■ Brief
Using the line that contains "genus: Puma" as the start, restate each line word for word through the final line of the material below, and return only those.

■ Source records
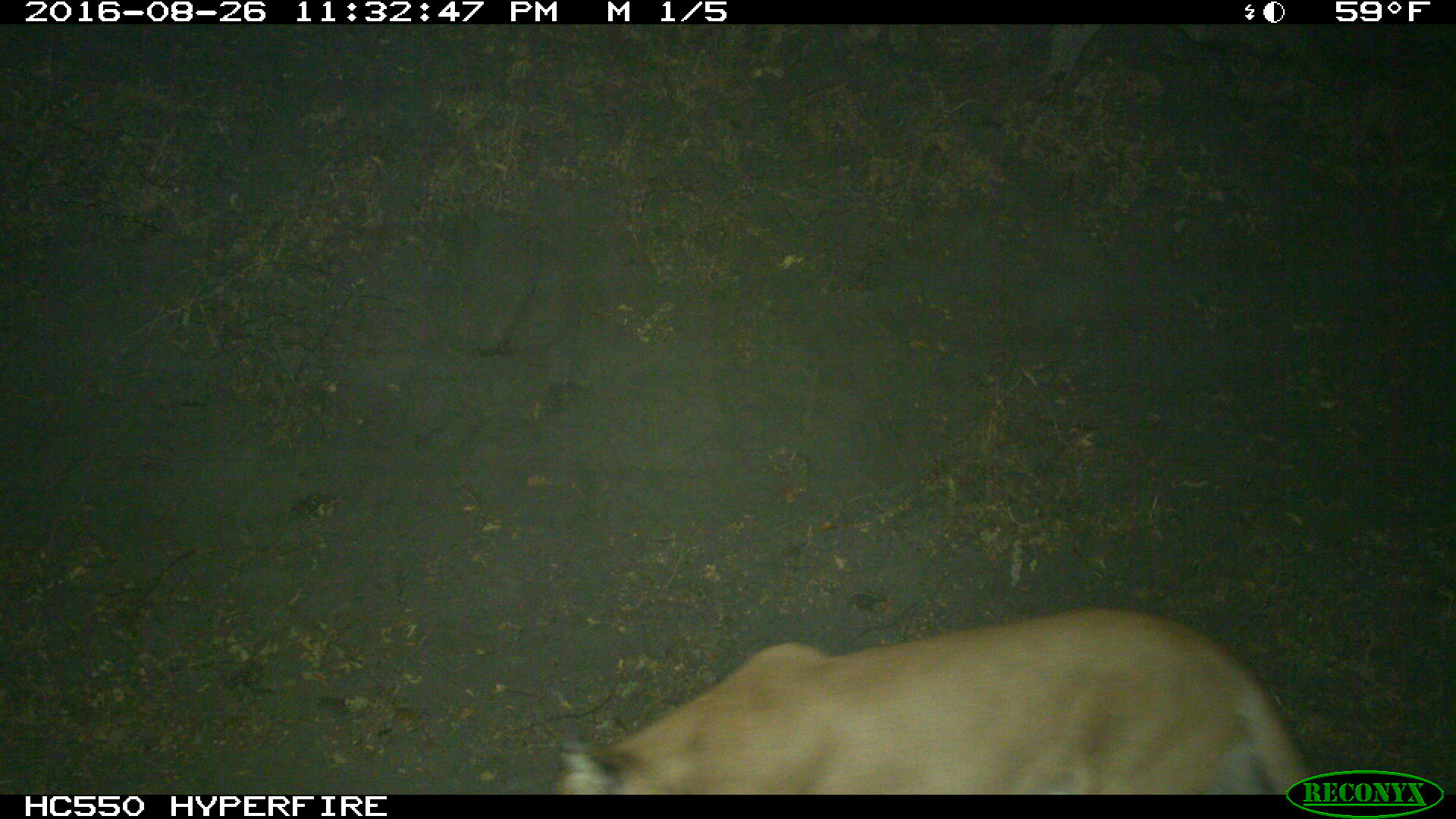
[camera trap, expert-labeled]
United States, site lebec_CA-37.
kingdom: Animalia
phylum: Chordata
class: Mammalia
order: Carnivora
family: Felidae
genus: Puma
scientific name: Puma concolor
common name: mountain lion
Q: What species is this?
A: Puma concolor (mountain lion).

■ Task result
genus: Puma
scientific name: Puma concolor
common name: mountain lion
Q: What species is this?
A: Puma concolor (mountain lion).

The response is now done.